Javelin Strategy & Research has issued its 2010 report on identity fraud occurrences from 2009. Key highlights from the report show that while the instances of identity theft reached record numbers in 2009, victims spent less time and money recovering from the crime.
According to Javelin, the number of identity fraud victims increased by 12% in 2009 and the amount of fraud increased by 12.5%. This is the highest rate of increase in the seven years that the company has been issuing the report.
New account fraud represents 39% of all 2009 fraud cases, versus 33% in 2008. Many of these fraudulent accounts were opened online. New account fraud isn't limited to credit card accounts. Fraudulent cell phone accounts make up 29% of total new account fraud.
Existing credit cards are also highly targeted, making up 75% of fraud attacks on existing accounts.

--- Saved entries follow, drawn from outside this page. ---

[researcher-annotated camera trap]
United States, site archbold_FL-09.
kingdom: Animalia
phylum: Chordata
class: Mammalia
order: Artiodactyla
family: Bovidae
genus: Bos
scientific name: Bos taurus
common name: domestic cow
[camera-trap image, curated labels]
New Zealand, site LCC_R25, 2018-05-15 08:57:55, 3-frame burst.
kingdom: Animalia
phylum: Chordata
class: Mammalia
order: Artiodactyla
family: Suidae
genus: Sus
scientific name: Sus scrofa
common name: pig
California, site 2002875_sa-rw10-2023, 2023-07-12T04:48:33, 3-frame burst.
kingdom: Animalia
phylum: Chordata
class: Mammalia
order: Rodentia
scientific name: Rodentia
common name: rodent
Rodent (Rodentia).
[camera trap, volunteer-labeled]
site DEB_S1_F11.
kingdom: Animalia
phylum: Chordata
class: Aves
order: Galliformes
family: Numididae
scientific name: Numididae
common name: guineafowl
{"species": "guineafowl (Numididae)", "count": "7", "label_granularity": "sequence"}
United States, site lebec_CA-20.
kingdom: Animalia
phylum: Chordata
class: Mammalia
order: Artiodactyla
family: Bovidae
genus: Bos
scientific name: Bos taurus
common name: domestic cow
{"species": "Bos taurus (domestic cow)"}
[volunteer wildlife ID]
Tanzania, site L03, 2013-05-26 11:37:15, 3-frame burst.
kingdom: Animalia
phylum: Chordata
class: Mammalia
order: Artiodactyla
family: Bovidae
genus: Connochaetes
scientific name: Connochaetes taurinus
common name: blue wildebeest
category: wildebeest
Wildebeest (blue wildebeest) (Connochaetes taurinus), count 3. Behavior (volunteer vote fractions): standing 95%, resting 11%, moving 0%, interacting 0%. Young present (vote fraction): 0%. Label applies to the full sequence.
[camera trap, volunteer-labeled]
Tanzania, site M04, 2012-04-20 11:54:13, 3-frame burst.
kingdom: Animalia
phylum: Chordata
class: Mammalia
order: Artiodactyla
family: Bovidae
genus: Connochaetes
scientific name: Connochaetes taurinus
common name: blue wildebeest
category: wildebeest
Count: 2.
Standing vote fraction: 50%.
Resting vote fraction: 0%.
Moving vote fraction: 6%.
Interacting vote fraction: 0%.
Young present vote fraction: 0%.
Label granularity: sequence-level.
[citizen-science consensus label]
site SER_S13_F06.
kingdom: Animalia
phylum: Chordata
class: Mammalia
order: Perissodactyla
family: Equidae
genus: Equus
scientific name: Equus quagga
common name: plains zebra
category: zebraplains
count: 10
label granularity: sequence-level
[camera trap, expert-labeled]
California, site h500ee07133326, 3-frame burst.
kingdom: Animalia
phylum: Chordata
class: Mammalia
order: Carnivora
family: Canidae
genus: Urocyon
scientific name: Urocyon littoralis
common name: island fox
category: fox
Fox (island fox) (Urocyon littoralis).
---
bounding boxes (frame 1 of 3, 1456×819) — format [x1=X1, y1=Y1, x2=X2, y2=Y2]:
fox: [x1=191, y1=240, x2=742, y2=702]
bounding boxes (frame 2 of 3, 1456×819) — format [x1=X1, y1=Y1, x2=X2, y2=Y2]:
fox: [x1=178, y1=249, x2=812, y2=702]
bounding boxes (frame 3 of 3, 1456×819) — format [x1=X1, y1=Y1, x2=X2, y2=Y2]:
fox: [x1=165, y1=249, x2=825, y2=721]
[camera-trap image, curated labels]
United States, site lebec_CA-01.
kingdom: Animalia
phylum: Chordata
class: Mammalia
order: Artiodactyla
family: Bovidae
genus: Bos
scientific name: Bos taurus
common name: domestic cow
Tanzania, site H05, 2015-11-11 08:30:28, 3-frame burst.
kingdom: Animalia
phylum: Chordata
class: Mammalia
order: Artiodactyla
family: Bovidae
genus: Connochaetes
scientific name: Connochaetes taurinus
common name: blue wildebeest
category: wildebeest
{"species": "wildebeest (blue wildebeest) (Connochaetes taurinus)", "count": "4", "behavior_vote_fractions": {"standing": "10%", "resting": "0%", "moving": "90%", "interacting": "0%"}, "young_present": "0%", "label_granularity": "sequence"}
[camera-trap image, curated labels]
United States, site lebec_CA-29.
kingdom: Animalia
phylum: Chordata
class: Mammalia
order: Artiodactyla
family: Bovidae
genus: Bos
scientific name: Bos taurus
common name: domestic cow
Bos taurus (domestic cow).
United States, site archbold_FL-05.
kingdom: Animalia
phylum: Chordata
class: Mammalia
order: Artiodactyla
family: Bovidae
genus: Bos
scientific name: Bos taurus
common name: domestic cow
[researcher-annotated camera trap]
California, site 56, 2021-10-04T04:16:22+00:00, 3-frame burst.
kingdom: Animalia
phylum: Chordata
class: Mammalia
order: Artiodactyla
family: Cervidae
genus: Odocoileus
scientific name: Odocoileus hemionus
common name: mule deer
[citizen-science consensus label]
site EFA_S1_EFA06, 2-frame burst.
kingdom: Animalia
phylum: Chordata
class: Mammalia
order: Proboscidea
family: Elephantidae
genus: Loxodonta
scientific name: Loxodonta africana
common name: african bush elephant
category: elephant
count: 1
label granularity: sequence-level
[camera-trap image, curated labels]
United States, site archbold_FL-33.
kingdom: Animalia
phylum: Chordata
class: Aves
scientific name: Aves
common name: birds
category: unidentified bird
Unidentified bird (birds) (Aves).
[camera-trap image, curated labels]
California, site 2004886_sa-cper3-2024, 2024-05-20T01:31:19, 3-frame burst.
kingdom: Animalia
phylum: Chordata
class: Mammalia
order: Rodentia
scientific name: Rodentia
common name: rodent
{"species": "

If a company you’ve done business with suffers a data breach, the thieves are most likely to steal your name, address, and other personal stored information. Thieves could use this information in a phishing attempt to get more information from you, like your bank account number or PIN. On the upside, fewer Social Security numbers were compromised in company data breaches in 2009 than in 2008.
Identity fraud victims were more aggressive with reporting fraud – 50% of victims filed a police report, which helped lead to arrests and convictions in identity theft cases.
While the overall number of victims increased, Javelin says both the fraud costs per victim and the time required to resolve the fraud decreased. This means that consumers are spending less time and money clearing their names from fraud cases.
Whether you’ve been an identity theft victim in the past or not, you should continue to take steps to detect and prevent identity theft. Protecting your identity means monitoring your existing accounts and watching out for new accounts being opened in your name.